What you have to do:
Pick out every line in the entries below that contains the word "space", and copy each one.
#####
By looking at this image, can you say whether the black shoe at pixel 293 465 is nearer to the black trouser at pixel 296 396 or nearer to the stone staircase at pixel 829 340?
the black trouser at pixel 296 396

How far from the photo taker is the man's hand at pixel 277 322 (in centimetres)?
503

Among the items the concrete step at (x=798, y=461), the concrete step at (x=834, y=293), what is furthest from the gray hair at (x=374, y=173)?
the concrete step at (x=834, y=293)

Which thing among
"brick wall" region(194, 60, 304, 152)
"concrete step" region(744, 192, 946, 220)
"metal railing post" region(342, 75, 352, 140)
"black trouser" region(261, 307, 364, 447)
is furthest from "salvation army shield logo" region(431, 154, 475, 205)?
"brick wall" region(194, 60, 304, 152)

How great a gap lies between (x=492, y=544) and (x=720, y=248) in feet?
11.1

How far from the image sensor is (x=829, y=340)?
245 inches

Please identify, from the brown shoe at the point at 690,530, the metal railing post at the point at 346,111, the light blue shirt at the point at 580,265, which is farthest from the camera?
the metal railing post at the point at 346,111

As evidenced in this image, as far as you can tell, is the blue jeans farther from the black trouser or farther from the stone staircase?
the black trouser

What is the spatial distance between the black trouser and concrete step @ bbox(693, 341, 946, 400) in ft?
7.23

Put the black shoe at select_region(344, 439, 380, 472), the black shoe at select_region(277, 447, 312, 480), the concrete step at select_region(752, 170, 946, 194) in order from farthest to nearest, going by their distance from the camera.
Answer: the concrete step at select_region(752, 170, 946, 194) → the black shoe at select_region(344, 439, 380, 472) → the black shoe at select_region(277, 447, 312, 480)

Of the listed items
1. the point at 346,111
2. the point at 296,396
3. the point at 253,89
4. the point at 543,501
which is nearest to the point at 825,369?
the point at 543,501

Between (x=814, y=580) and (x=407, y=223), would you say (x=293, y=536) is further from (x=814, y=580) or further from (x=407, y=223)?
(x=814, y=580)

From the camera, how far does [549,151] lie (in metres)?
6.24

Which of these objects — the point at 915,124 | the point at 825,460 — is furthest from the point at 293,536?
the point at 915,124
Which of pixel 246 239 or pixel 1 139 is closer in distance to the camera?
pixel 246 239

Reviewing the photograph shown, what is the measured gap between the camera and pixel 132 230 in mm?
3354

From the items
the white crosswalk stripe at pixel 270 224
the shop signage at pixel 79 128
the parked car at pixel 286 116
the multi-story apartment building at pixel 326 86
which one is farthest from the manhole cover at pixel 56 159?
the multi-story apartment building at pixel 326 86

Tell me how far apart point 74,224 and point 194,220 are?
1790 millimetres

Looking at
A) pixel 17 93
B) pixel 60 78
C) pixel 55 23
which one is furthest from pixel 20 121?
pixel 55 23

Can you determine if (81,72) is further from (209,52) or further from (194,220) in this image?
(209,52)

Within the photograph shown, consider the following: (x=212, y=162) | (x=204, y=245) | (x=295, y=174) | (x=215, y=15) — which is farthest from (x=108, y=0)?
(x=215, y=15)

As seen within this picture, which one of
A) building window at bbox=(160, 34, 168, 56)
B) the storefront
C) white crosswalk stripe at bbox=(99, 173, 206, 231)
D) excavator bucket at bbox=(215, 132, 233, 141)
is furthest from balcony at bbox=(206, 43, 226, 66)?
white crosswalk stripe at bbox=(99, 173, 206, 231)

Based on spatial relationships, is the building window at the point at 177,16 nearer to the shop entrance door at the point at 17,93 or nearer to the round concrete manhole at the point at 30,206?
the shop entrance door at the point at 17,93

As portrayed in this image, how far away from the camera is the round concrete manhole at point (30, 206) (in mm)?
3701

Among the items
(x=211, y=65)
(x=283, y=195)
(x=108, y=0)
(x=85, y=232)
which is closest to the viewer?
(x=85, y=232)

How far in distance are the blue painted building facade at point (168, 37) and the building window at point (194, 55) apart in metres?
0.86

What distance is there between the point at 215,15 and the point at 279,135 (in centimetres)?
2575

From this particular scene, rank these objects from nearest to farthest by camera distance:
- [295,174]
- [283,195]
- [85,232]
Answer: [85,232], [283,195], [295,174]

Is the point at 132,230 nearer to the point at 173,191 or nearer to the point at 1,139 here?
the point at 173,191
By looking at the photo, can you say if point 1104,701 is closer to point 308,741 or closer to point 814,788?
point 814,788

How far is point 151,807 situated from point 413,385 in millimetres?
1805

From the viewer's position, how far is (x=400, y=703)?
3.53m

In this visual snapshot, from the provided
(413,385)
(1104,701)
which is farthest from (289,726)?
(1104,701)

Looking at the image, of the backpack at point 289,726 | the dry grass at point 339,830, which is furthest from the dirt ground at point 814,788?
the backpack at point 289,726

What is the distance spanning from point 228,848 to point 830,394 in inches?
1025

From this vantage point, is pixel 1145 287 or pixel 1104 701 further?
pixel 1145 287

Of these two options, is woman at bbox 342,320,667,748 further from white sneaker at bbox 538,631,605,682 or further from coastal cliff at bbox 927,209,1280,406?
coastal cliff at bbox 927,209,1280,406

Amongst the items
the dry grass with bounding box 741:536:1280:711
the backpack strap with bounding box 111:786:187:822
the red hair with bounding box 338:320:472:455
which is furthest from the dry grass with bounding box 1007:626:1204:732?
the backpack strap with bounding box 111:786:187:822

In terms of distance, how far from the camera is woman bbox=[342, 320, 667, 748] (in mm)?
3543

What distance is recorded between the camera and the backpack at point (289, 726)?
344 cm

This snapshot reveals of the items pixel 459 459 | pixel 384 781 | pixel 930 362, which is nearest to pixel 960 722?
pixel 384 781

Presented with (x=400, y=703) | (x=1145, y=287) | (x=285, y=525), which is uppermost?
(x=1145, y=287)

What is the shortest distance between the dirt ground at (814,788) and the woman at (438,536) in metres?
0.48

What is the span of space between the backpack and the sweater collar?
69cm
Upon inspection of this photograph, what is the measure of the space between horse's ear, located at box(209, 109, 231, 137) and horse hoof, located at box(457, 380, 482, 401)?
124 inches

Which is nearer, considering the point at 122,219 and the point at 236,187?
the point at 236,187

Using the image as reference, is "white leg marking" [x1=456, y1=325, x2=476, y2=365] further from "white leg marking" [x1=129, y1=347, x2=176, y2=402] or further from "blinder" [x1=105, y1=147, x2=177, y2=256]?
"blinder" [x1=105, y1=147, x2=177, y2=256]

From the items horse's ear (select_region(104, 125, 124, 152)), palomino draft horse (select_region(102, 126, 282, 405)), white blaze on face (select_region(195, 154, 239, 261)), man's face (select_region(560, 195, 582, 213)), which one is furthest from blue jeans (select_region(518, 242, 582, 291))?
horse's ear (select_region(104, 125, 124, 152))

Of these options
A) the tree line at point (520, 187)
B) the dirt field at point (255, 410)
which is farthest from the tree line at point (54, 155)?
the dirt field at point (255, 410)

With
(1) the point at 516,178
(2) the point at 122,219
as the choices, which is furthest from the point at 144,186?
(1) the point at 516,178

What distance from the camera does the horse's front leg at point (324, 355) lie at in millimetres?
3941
#####
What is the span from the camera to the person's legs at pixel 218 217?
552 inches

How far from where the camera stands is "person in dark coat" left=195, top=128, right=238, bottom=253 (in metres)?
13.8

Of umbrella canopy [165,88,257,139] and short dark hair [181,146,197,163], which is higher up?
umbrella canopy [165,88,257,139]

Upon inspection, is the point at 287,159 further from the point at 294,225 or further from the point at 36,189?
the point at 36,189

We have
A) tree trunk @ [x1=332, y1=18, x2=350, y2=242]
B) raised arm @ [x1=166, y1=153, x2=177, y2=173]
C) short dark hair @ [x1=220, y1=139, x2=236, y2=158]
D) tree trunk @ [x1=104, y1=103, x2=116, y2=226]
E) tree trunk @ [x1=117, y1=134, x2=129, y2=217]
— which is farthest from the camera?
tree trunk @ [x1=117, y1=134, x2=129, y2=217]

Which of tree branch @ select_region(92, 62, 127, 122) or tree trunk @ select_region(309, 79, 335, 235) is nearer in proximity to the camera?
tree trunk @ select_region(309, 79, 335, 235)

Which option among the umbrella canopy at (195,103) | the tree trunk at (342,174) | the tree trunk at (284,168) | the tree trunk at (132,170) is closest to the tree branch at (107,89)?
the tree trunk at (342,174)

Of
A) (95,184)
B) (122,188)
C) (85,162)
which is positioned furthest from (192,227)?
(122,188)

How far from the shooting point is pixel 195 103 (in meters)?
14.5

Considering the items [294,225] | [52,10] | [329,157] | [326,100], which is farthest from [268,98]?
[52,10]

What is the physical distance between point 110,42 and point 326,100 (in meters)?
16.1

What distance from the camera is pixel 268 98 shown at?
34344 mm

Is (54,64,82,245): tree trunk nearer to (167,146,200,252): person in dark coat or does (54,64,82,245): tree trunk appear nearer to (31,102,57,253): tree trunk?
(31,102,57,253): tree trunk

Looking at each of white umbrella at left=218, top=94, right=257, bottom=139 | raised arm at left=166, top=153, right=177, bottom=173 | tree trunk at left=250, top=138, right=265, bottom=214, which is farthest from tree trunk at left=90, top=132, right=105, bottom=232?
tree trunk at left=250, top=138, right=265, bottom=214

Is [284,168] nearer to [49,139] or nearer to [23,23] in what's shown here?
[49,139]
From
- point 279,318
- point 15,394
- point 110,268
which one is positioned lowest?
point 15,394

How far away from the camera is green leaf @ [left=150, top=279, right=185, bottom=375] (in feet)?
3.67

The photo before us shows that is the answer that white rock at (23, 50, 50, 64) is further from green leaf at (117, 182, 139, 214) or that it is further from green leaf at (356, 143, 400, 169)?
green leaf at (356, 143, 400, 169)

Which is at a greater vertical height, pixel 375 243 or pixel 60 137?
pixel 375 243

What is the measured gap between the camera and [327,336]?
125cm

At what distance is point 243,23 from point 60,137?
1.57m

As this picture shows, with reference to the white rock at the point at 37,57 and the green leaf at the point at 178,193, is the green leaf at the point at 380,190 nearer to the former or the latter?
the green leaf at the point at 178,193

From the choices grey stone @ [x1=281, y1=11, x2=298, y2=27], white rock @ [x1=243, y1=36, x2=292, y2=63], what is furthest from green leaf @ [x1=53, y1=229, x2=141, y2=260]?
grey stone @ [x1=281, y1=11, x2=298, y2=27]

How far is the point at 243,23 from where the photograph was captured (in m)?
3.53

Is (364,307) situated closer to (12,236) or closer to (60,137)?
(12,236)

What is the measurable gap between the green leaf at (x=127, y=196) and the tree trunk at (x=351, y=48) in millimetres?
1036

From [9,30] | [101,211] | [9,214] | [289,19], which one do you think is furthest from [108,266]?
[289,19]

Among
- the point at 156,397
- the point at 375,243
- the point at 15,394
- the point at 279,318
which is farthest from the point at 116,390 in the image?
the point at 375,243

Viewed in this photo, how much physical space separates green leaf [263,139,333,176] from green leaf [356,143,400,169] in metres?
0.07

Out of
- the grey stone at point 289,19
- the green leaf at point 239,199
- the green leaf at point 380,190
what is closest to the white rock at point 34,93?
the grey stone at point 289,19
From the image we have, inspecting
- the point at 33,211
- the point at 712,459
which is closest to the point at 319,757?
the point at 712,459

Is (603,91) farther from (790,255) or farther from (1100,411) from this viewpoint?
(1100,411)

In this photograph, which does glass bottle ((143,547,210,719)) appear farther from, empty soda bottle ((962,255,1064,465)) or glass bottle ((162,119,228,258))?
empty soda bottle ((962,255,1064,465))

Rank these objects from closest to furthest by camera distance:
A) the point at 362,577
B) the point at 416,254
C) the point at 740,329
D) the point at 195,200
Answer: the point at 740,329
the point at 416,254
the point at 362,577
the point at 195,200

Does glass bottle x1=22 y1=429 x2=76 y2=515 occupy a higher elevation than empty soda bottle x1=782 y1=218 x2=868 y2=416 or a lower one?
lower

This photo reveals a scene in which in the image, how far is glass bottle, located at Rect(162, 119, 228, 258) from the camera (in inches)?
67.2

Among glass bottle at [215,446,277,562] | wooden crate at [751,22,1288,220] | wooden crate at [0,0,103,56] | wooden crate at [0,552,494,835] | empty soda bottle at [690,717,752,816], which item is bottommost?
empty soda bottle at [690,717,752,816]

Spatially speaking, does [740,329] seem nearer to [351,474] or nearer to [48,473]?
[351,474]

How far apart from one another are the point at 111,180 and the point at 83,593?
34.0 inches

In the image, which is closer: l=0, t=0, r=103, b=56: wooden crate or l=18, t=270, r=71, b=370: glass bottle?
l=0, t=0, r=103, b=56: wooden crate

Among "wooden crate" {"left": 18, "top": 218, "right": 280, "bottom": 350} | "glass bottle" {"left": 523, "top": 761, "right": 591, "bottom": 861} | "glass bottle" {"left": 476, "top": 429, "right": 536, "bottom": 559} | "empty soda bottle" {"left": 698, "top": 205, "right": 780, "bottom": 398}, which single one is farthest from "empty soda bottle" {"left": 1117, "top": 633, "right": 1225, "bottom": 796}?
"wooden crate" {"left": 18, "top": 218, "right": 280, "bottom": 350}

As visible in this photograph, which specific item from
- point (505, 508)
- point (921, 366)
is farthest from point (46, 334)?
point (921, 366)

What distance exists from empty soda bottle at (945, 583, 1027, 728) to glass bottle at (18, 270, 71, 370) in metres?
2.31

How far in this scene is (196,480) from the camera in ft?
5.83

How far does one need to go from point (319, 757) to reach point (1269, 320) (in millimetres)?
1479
#####
Written solution:
What is the span of space between the backpack and the sweater collar?
Upon inspection of this photograph, what is the measure of the space between horse's ear, located at box(209, 109, 231, 137) and horse hoof, located at box(457, 380, 482, 401)?
Viewed in this photo, how much physical space separates green leaf [263,139,333,176] from green leaf [356,143,400,169] in metres?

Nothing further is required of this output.